## Exercise description
In the records below, work out how many lines hold the word "marking". Report the number alone.

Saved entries
* * *

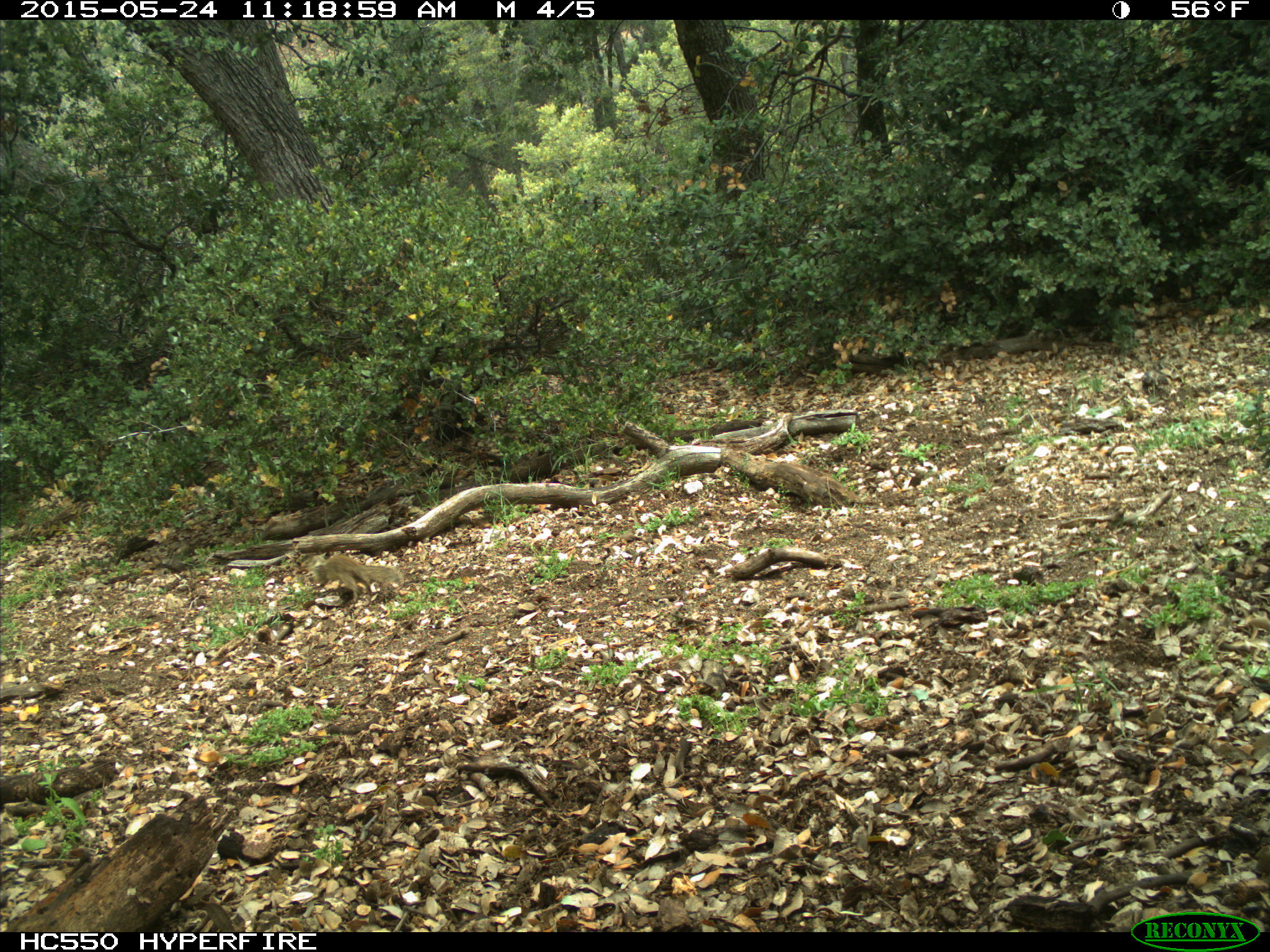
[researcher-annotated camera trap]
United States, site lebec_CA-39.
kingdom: Animalia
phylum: Chordata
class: Mammalia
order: Rodentia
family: Sciuridae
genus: Otospermophilus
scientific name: Otospermophilus beecheyi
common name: california ground squirrel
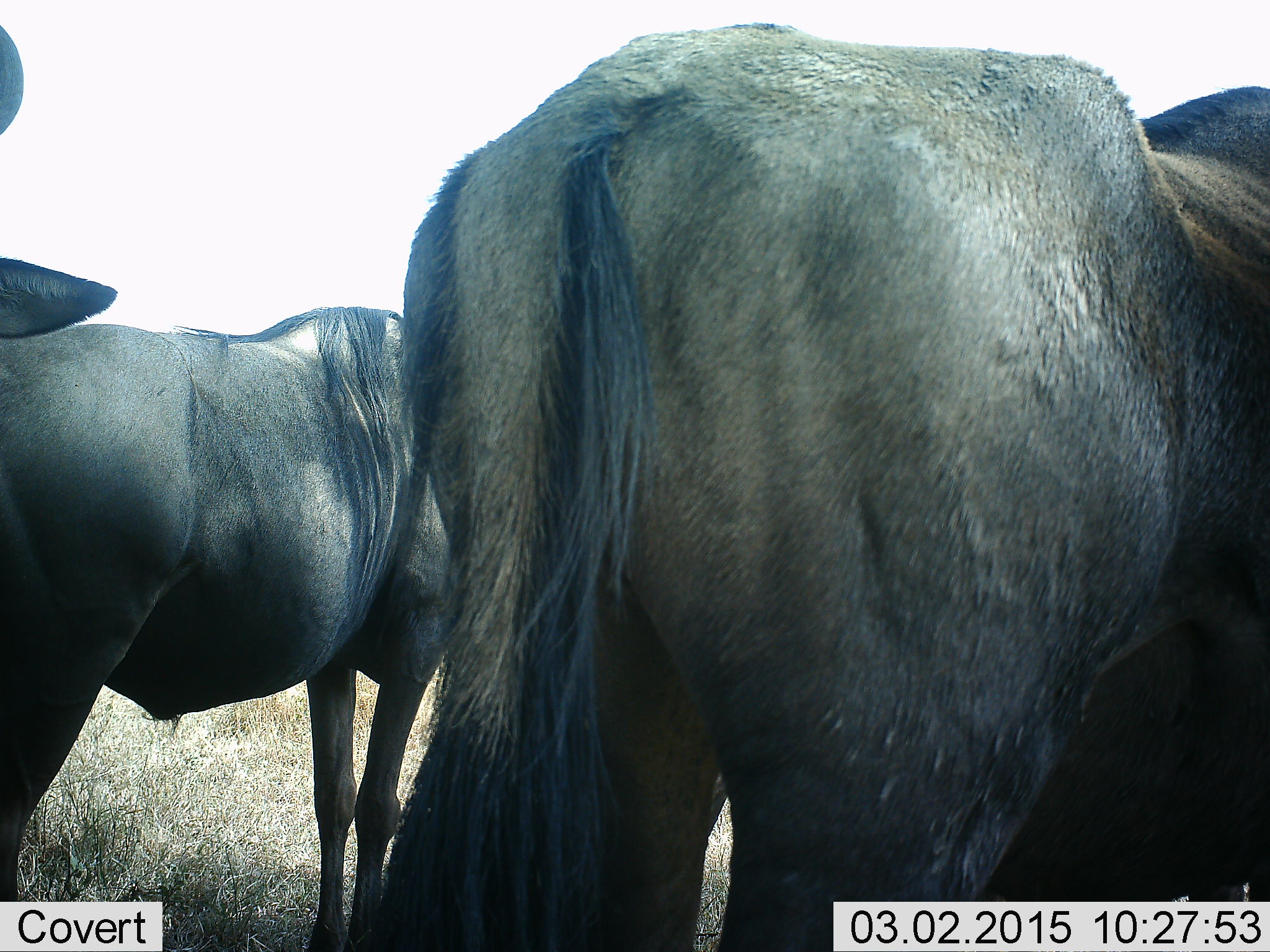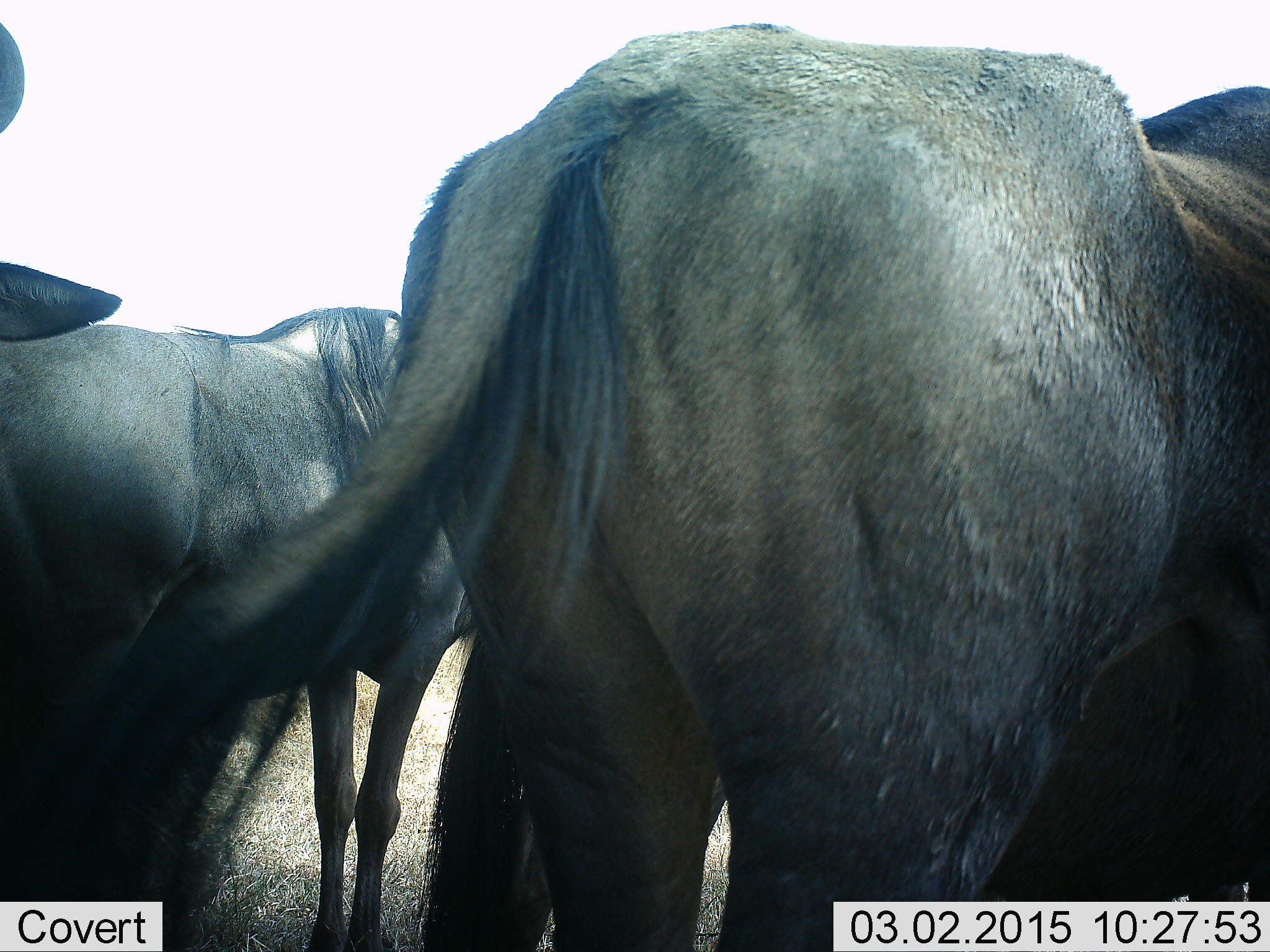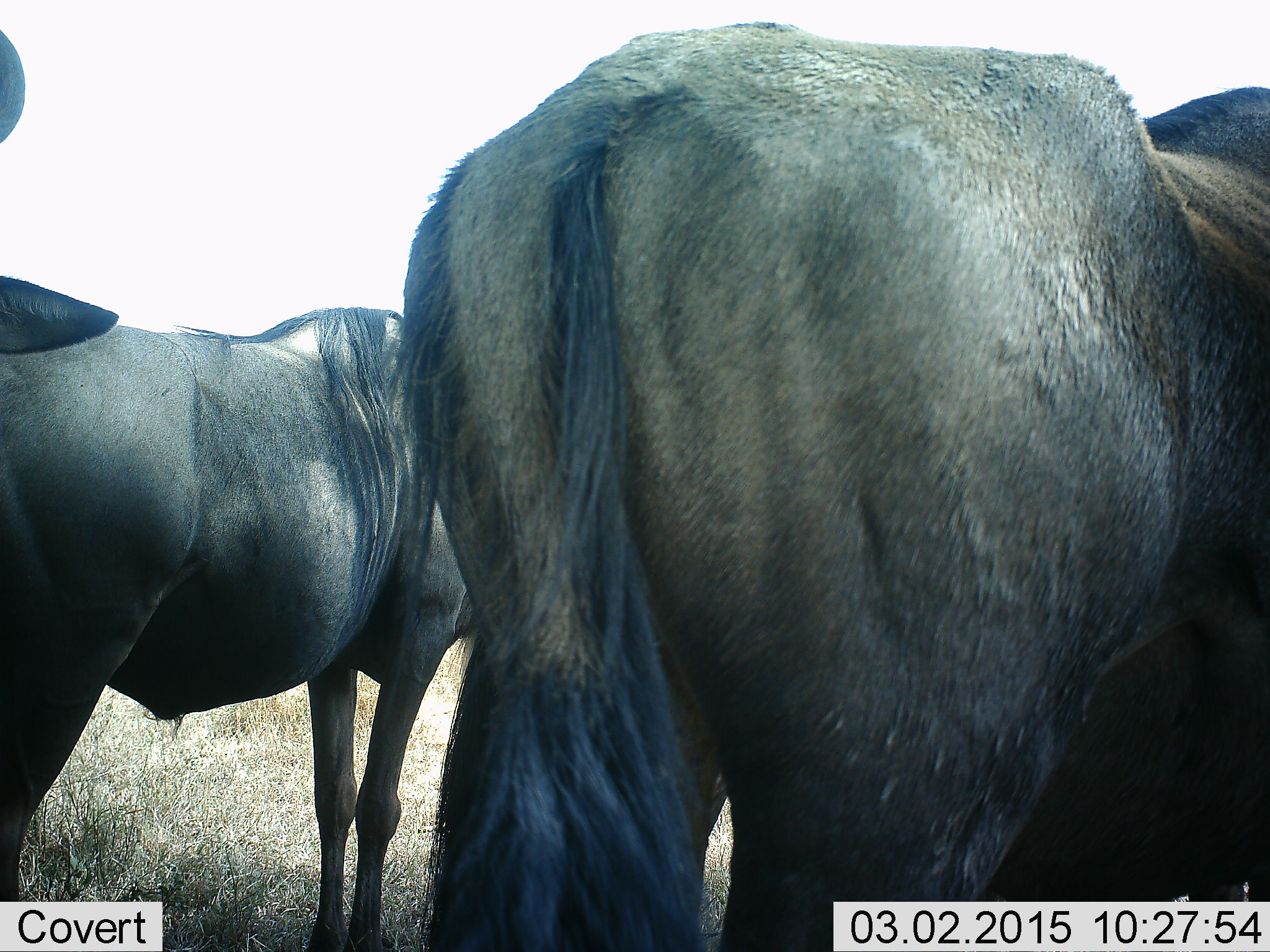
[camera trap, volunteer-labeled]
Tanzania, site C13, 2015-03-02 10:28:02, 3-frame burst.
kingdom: Animalia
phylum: Chordata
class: Mammalia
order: Artiodactyla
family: Bovidae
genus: Connochaetes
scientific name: Connochaetes taurinus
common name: blue wildebeest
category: wildebeest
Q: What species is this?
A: Wildebeest (blue wildebeest) (Connochaetes taurinus).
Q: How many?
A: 3.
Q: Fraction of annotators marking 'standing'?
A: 100%.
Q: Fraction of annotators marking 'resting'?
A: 0%.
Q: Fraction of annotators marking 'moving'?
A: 0%.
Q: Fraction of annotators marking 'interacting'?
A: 0%.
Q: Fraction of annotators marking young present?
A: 0%.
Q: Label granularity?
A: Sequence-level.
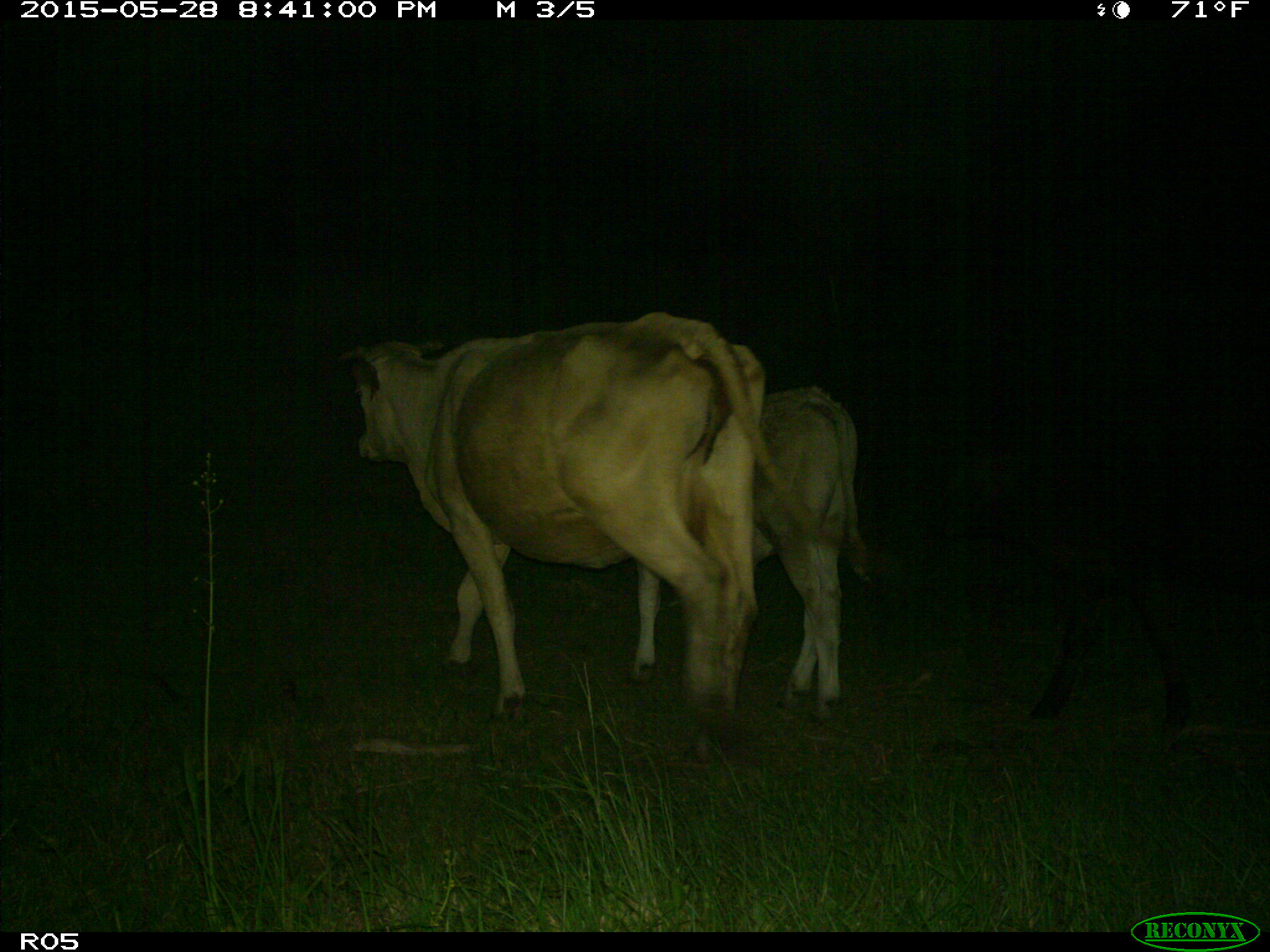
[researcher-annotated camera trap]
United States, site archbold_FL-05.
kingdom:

* * *

## Answer to the exercise
5